Belgrano no era militar por vocación; era un abogado brillante, economista y uno de los intelectuales más avanzados de su época. Tenía un futuro cómodo y asegurado en la administración colonial, pero eligió el barro, las batallas y el sacrificio.
Mucho antes de tomar las armas, fue un pionero absoluto: impulsó la educación pública y gratuita, defendió la industria nacional, la reforma agraria y fue el primero en exigir que las mujeres tuvieran acceso a la educación en igualdad de condiciones. Además, vio en el periodismo y la economía las herramientas fundamentales para liberar y despertar al pueblo.
Sin formación militar previa, la patria le pidió ponerse al frente del Ejército del Norte. Allí lideró el Éxodo Jujeño —una de las mayores epopeyas populares de nuestra historia— y logró las victorias estratégicas de Tucumán y Salta, claves para que hoy seamos un país independiente.

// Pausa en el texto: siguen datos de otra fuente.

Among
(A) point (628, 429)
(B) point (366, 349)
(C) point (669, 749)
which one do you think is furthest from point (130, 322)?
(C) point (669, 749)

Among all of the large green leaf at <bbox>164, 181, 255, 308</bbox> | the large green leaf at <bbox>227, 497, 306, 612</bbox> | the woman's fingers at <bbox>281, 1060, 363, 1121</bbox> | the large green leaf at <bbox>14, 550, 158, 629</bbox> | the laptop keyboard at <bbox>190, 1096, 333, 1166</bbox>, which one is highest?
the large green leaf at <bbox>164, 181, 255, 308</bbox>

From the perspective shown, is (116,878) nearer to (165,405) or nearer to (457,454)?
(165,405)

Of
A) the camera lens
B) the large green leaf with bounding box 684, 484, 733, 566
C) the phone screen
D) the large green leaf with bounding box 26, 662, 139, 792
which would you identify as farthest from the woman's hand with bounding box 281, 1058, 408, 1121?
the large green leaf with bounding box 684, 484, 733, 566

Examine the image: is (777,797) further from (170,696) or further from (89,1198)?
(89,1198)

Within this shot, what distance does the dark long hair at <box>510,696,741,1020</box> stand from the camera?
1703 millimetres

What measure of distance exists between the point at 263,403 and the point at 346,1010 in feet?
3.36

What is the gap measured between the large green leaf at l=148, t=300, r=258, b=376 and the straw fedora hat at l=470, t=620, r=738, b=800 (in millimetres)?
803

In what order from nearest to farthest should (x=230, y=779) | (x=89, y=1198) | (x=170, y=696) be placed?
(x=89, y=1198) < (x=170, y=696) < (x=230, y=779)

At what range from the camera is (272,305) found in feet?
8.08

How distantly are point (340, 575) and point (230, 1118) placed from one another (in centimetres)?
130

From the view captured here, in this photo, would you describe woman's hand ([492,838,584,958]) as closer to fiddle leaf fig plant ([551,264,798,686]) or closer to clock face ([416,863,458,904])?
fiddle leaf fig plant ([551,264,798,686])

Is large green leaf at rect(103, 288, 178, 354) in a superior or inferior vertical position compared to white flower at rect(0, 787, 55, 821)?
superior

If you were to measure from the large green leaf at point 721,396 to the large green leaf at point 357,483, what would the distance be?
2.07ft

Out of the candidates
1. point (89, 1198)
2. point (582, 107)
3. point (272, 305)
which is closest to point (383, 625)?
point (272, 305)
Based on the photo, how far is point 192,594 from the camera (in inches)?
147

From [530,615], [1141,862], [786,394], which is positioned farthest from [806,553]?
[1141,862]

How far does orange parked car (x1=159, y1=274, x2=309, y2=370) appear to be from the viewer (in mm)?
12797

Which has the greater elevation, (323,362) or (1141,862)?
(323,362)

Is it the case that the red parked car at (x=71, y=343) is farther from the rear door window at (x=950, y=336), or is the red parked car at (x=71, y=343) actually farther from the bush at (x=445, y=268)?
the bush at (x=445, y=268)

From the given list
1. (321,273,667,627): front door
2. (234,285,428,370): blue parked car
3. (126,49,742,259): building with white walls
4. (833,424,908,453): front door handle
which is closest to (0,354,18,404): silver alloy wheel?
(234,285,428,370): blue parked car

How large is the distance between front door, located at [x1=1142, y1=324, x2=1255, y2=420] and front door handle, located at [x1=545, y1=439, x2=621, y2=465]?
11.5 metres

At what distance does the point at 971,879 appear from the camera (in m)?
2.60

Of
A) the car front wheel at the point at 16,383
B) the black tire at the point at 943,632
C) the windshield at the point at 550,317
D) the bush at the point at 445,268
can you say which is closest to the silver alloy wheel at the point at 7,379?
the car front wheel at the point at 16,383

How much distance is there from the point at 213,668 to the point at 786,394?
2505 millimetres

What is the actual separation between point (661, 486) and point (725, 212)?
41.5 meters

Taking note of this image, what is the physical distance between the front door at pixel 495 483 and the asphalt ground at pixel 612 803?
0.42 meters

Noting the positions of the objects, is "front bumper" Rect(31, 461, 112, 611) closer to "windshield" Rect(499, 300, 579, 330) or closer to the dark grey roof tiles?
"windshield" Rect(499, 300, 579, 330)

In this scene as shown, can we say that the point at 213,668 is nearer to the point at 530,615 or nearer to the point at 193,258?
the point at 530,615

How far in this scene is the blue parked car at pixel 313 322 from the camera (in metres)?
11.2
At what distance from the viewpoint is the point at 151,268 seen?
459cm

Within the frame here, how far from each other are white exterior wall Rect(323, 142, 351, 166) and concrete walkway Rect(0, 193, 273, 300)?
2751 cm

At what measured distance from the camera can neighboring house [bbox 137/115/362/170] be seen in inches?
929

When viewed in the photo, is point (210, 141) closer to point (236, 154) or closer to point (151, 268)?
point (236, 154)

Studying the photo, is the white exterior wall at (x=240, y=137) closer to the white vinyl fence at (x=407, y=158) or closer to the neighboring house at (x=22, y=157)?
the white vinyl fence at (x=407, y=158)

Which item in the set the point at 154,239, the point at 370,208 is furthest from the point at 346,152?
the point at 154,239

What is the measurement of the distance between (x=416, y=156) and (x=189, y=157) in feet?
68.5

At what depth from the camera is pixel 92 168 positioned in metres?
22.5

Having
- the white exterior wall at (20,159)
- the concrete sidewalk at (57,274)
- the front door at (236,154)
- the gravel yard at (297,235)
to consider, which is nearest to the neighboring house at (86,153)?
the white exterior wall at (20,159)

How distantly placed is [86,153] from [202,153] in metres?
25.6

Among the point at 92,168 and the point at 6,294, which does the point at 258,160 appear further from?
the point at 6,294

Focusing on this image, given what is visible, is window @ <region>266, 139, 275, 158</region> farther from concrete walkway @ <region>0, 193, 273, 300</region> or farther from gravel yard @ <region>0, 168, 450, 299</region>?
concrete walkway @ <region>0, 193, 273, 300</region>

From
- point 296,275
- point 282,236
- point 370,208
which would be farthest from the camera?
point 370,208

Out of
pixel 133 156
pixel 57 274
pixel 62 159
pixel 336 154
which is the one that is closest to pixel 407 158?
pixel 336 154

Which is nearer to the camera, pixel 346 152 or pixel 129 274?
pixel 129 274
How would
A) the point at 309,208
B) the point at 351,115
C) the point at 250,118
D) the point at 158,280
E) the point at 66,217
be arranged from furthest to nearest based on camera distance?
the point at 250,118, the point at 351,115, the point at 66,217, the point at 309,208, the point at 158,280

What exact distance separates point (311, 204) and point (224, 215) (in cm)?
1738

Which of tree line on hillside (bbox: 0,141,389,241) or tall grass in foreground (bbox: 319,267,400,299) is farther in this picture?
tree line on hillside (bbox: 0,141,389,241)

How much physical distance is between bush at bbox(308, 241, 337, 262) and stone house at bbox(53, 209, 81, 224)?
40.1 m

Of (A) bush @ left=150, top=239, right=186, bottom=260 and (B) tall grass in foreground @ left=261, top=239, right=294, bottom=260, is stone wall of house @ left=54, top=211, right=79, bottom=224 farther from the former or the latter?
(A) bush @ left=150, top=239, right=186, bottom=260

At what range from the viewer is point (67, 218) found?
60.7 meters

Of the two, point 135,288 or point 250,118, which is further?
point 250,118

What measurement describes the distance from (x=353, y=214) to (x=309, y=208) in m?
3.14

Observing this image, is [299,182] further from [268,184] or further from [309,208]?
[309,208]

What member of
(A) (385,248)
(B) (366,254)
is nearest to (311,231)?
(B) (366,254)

El Belgrano que rescata Pigna no es un mito perfecto; es el hombre que sufrió dolores físicos, traiciones políticas y penurias económicas. Entregó su salud, sus sueldos para fundar escuelas y toda su fortuna a la causa. Murió el 20 de junio de 1820 en la más absoluta pobreza, olvidado por el poder de turno de Buenos Aires, al punto de tener que pagarle a su médico con su último reloj de bolsillo.
«No busco glorias sino la unión de los americanos y la prosperidad de la patria». — Manuel Belgrano.
A más de dos siglos de su gesta, su figura nos sigue interpelando. Belgrano es el recordatorio de que la patria se piensa con la cabeza, se gestiona con honestidad y se defiende con el cuerpo. Su mayor legado no es solo un color en la bandera, sino la coherencia absoluta entre el decir y el hacer.